Originally located in Paris where their school had been a centre of girls’ education since 1634, the Augustinian Canonesses Regular of the Lateran left for England in 1911 and bought this site in Hillcrest Road in Ealing on which to build their school and convent. Although the order of nuns dispersed from St Augustine’s in the autumn of 1996, their spirit and faith lives on in the school which they nurtured for so long.
Our history dates back to 1631 when an English woman, Lettice Mary Tredway, an English nun at the convent of Notre Dame de Beaulieu at Douai, together with Father Thomas Carre, a priest at the English College at Douai, conceived the idea of founding an order in France for those English women who wished to pursue their religious vocation but were prevented from doing so in England due to religious persecution.
In 1634 the Augustinian convent of the Canonesses Regular of the Lateran opened in Paris. Six English women were selected to start this new community, among them a thirteen year old girl, Margaret Dormer. She was too young to become a nun and so the school began, with Margaret Dormer the first pupil.
Over the next 250 years the community and school on the Rue des Fosses St Victor found itself at the heart of European events. The French Revolution saw the nuns enduring the terror of those years, their convent even being used as a prison for women. In the following years under Napoleon the community often played host as the Emperor enjoyed walking in the quiet of the convent gardens. Following Napoleon’s defeat, the Duke of Wellington visited the community.
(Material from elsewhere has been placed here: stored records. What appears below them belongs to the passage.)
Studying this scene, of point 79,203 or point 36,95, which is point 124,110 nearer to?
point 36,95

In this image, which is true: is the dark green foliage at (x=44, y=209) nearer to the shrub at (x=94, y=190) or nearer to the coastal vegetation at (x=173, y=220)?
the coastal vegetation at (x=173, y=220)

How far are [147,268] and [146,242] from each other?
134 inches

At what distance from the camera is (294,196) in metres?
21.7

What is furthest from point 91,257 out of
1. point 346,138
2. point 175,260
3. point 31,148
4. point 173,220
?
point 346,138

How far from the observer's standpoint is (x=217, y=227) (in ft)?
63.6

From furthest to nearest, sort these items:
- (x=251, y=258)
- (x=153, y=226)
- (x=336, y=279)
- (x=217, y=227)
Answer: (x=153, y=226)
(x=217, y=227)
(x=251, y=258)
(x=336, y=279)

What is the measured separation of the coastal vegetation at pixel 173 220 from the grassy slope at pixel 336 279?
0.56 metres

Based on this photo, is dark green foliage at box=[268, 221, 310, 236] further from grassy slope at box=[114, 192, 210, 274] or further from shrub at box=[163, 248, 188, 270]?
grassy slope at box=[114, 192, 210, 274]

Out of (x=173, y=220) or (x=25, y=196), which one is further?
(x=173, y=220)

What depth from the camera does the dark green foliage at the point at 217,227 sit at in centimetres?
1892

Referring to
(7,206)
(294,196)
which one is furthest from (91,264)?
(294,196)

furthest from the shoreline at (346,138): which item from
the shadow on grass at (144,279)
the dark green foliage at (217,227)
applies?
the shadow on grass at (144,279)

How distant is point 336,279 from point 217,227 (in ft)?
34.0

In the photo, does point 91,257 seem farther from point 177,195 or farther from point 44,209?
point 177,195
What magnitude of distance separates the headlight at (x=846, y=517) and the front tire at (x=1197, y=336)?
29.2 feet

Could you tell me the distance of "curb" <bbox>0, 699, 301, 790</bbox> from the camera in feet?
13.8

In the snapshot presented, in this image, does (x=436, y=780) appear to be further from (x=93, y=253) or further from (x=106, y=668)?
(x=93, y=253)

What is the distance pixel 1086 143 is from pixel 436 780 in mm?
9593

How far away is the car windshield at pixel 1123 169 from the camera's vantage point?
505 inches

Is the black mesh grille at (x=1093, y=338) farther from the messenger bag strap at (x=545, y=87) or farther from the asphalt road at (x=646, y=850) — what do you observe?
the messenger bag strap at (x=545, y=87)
Revolution in 1848 saw the nuns remain at their posts, but in 1862 new premises had to be found when the property on the Rue des Fosses St Victor was demolished, and the convent and school moved to Neuilly, on the outskirts of the city.
In 1911, after nearly three hundred years, the anti-clerical laws of France saw the community compelled to leave France for England, a country where nuns were now welcome, to practise their vocation and run their school.